A shiny black van pulls up, wheels skidding on gravel. Five, maybe six men step out all at once. They wear black t-shirts and army fatigues. Their heads are shaved, slick with sweat in the afternoon sun. Their arms are huge, squeezed into those shirts a few sizes too small. All at once they circle a fruit stand by the road. It is made of plywood, held together with a few screws. One good sneeze could level it. Rows of torpedo shaped melons sit on bulging shelves, below them a cage full of watermelons. The men yank smartphones from their pockets, taking pictures, making calls. I assume they are some covert team that extorts vendors, either sending them home and destroying the fruit or worse. I somehow expect the man does not have a permit and the right papers to sell anything. In Russia, you need permission to do just about anything. There are no five year olds with lemonade stands here. 

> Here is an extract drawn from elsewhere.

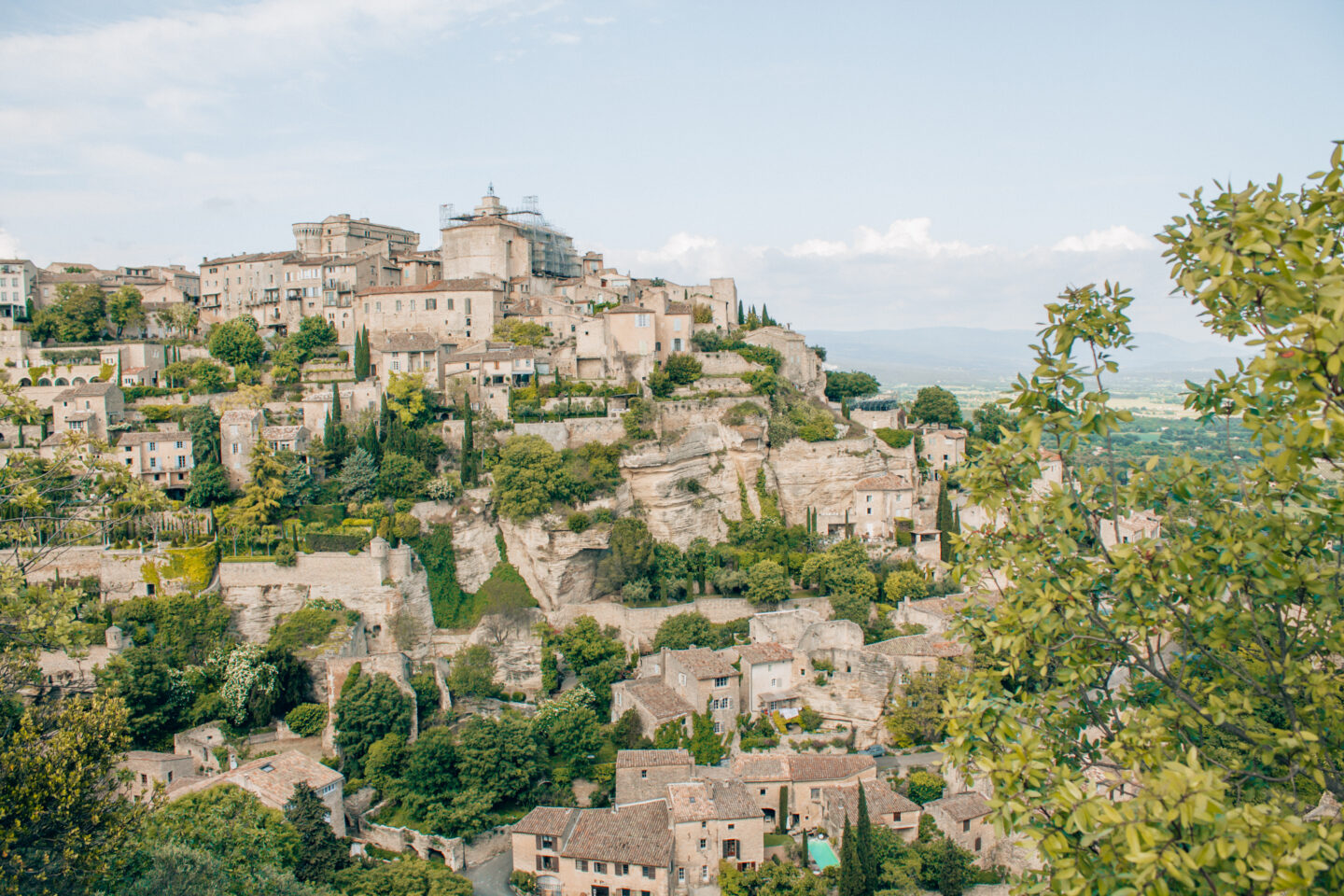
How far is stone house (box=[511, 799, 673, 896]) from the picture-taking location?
857 inches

I cross the street, distancing myself as I glimpse the men between the cars and trolley buses that pass between us. One of the men is holding up a giant watermelon, knocking his knuckles on it. I think he is about to throw it to the ground, or break it in half across his knee. I think the seller is deciding where to run, understanding there is nowhere he can go. Maybe just walk away, and pretend he was never there, just keep going until he gets to the river, jump in, swim across, pull himself to the next road and just keep going.